Rikus Grobler | Oct 18, 2017 | 0
No digital divide by 2020 – Tweya
The Minister of Information and Communication Technology, Hon Tjikero Tweya alongside Information and Communication representatives from SADC held the Communications Regulators Associations of Southern Africa’s (CRASA’s) 5th Annual General Meeting (AGM) earlier this week in Swakopmund to engage in talks on the relevance of CRASA in member states.
Speaking at the two day meeting which is expected to end on 8 April Tweya said that the goal and outcomes bestowed to the ministry is assigned to address the challenges regarding telecommunications access.
Tweya disclosed that his ministry, with the technical support from the international Telecommunications Union, have drafted a Broadband Policy and an associated Implementation Plan. The honourable minister explained information and communication technology targets in Namibia will roll-out under the vanguard of the Harambee Prosperity Plan.
The most notable targets listed included: 80% of the population of Namibia to be covered by broadband services by 2020; 80% Broadband connections and usage to all primary and secondary schools in Namibia to allow e-learning by 2020; 100% coverage by digital TV and radio broadcast to all households by 2020.
“This is certainly no easy task; and I will need the uncompromising support and assistance from all Namibians from all walk of life; including the Member states of CRASA because Namibia cannot claim to have bridged the digital gap, when most, if not all African countries, could not land this fundamental human rights linked to education, health, information, shelter, food and the list goes on,” he said.

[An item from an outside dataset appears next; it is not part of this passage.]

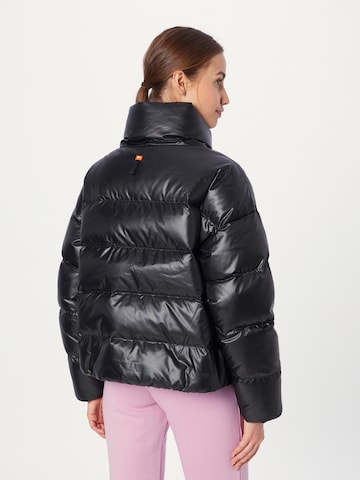 Nike Sportswear Jacke in Schwarz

The Chairperson of the Board of Directors of the Communications Regulatory Authority of Namibia (CRAN), Ms Frieda Kishi said, “as a sector that operates a sector that has a global footprint, we can not operate in a vacuum, therefore we must continue to benchmark and harmonise our laws and enforcements for the sake of regional integration.”

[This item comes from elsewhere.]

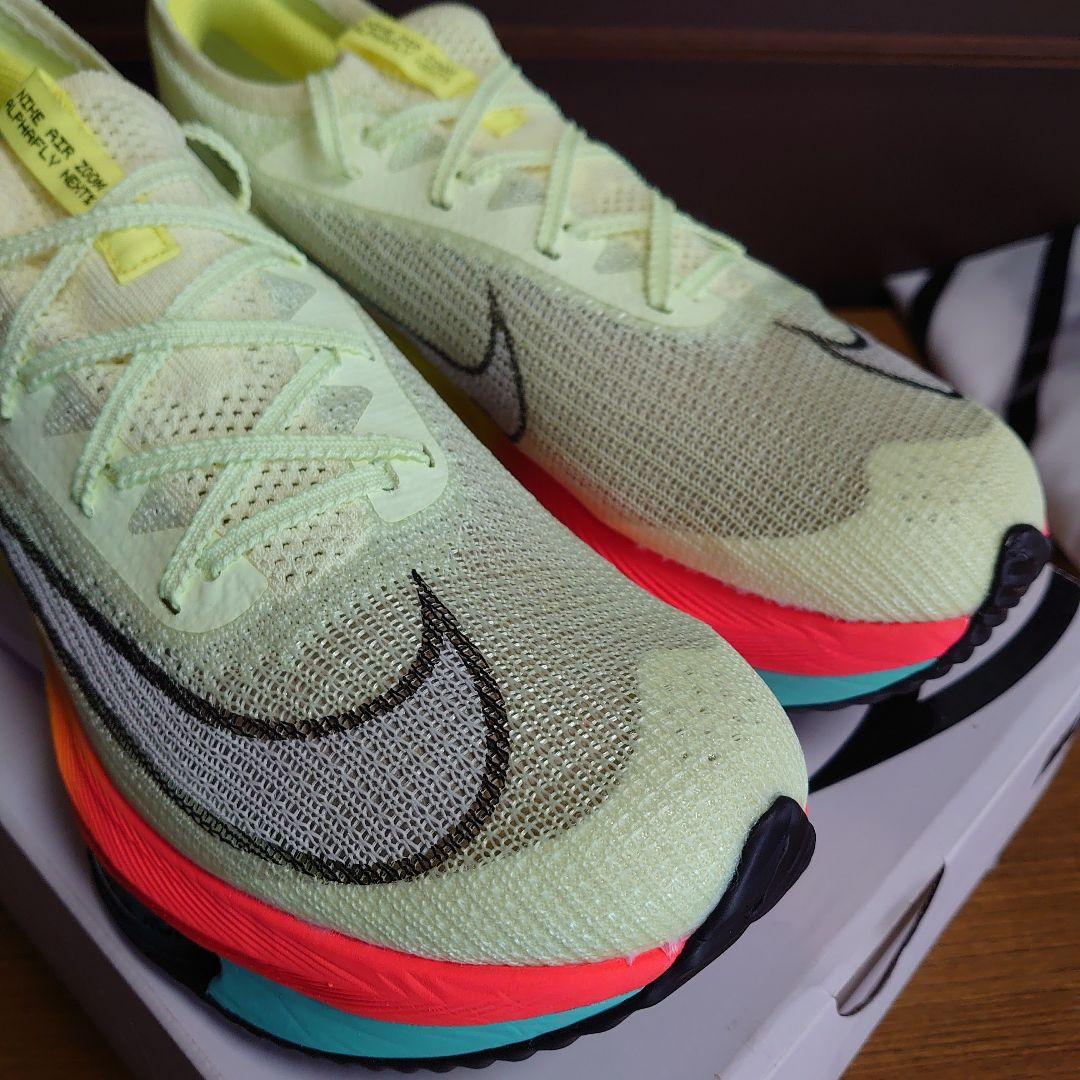 訳ありランニングシューズ26cm NIKE ナイキALPHAFLYアルファフライ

Other subjects discussed at the AGM meeting addressed the need for all ICT equipment’s entering the region be subjected to intense scrutiny to verify its origin, and establish that such ICT donations are compatible between and among member countries.
Tweya further urged regional regulators to apply breakthrough thinking and find creative ways to contain exorbitant ICT cost in SADC such as the roaming as an example.
“Our Small and Medium Enterprises consisting mainly of our local people who are unable to business due to expensive charges. From an economic perspective, effective communication enhances the value of any business,” he added.
The minister noted that ICT and broadcasting infrastructure is recognized as an essential input to education, healthcare, business and participation of citizens in the information economy and the development hinges on it.